O ex-presidente do Equador, Rafael Correa (JUAN CEVALLOS/AFP/AFP)
AFP
Publicado em 4 de fevereiro de 2018 às 17h11.
Última atualização em 4 de fevereiro de 2018 às 17h13.
Os equatorianos decidem neste domingo (4) o futuro político do ex-presidente Rafael Correa no referendo convocado por seu ex-aliado Lenín Moreno para afastá-lo do poder.
A inesperada disputa com o atual presidente tem diminuído a popularidade e a influência do ex-chefe de Estado socialista, que governou o país entre 2007 e 2017.
Esta nova briga eleitoral também coloca à prova a legitimidade de Moreno e a solidez de suas novas alianças na Assembleia Nacional, após a fissura no governo. E, em longo prazo, a governabilidade do país, advertem analistas.
As seções eleitorais abriram as portas às 7h da manhã de hoje em todo país. Cerca de 13 milhões de equatorianos - de uma população total de 16,7 milhões - são esperados nas urnas. Os postos ficam abertos até as 17h locais (20h, horário de Brasília).
"As decisões que tomarmos no dia de hoje vão ser transcendentais para o futuro do país, para que nossos filhos vivam protegidos, para que as pessoas corruptas não voltem a zombar de nós (...) pelo cuidado com a natureza, pela retomada da economia", disse Moreno, após votar em uma universidade no norte de Quito.

++++++

Copie fielmente o trecho da notícia sobre o referendo no Equador entre "Última atualização em" e "afastá-lo do poder.", inclusive. As linhas provêm de uma fonte distinta da do texto.

++++++

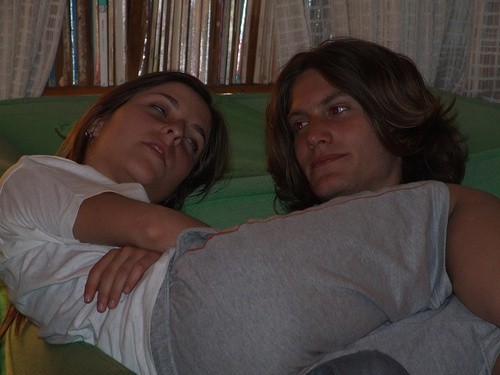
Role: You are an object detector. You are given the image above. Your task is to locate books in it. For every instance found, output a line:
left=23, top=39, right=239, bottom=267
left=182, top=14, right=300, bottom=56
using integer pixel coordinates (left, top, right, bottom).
left=46, top=0, right=259, bottom=86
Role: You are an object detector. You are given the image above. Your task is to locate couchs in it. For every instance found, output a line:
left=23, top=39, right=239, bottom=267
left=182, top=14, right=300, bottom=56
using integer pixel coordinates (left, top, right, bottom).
left=0, top=82, right=499, bottom=375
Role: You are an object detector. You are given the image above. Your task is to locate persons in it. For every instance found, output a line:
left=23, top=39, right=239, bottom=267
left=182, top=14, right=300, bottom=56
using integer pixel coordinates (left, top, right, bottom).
left=265, top=37, right=470, bottom=212
left=1, top=71, right=500, bottom=374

++++++

- RESPOSTA AO EXERCÍCIO -
Última atualização em 4 de fevereiro de 2018 às 17h13.
Os equatorianos decidem neste domingo (4) o futuro político do ex-presidente Rafael Correa no referendo convocado por seu ex-aliado Lenín Moreno para afastá-lo do poder.